Agree, IDE stream resource allocation is something an admin needs to be
able to reason about.

> > >    - If TDISP (technically you can run tdisp from host, but lets assume
> > >      for now no one wants to do that? (yet)).
> > >      - device_connect(TDISP) - bunch of proxying in host OS.
> > >      - Cert chain and measurements presented to host, host can then check if
> > >        it is happy and expose for next policy decision.  
> > 
> > On AMD SEV TIO the TDISP setup happens in "tdi_bind" when the device is 
> > about to be passed through which is when QEMU (==userspace) starts.
> Ah. Ok.
> 
> > 
> > > 
> > > 4. Flow after this depends on early or late binding (lockdown)
> > >     but could load driver at this point.  Userspace policy.
> > >     tdi-bind etc.  
> > 
> > Not sure I follow this. A host or guest driver?
> 
> Hmm - I confess I'm confusing myself now.
> 
> At this stage we just have enough info to load a driver for the PF because
> to get to state we want locked prior to VF assignment the PF driver may
> have some configuration to do.
> 
> If all that goes well and the TDI can be moved to locked state, and assigned
> to a TVM which then has to decide to issue tdi_validate before binding
> the guest driver (which I assume is the TDISP START_INTERFACE_REQUEST
> bit of the state machine).

Locked before assignment is valid, but lock after assignment (upon guest
wanting to transition a TDI or recover a TDI after an error) is likely
one of the first incremental features to add after a baseline is
established.

> Or is the guest driver ever needed before this
> transition? (I see you called it out as not, but is it always a one time
> thing on driver load or can that decision change without unbind/bind
> of driver?)

For whole device passthrough it may be the case that the guest needs to
do some operations with the device in shared mode before taking it
private.

> I know this gets more complex for the PF pass through cases where the
> driver needs to load and do some setup before you can lock down the device
> but do people have that requirement for VFs?
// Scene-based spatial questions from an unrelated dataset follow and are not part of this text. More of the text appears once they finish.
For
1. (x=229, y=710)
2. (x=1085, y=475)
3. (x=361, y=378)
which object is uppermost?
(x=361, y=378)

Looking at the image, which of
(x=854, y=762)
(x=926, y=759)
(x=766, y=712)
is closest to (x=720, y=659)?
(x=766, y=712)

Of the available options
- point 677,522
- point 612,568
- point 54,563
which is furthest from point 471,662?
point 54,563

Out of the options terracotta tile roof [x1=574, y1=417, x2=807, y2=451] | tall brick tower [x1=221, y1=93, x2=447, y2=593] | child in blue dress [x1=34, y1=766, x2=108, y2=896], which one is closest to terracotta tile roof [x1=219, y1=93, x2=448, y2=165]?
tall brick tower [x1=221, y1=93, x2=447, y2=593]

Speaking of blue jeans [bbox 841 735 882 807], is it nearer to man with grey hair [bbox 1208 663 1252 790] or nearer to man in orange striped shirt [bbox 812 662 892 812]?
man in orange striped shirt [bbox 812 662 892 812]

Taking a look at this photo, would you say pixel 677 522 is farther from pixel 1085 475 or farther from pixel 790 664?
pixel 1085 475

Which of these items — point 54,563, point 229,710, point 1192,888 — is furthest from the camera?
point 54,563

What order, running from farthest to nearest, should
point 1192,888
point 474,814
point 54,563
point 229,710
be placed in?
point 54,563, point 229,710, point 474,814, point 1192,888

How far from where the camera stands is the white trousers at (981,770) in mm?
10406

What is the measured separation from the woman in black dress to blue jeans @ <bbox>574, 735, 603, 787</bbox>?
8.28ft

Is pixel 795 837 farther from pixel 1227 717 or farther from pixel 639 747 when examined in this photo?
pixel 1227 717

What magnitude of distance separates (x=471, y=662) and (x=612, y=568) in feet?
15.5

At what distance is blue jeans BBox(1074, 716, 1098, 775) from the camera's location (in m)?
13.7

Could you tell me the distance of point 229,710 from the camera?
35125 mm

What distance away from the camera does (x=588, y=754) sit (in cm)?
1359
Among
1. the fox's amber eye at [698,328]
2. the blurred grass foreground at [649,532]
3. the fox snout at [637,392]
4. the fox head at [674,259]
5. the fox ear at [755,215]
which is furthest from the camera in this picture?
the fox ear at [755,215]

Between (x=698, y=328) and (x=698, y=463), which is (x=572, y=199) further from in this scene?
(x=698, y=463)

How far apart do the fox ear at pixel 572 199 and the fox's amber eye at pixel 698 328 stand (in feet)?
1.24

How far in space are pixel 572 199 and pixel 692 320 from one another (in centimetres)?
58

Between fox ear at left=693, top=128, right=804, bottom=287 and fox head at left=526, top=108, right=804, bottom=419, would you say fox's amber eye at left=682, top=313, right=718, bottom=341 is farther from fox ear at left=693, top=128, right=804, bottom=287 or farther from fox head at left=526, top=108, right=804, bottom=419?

If they do it feels like
> device was designed wrong to me...

Agree, because in the full device passthrough case I expect the PF
driver to just be generic vfio-pci.

> Too many specs (some of which provide too many ways you 'could' do it)
> so I may well have a bunch of this wrong :(

This is why I think we pick one painfully simple use case to enable
first and then incrementally build on it with concrete rationales.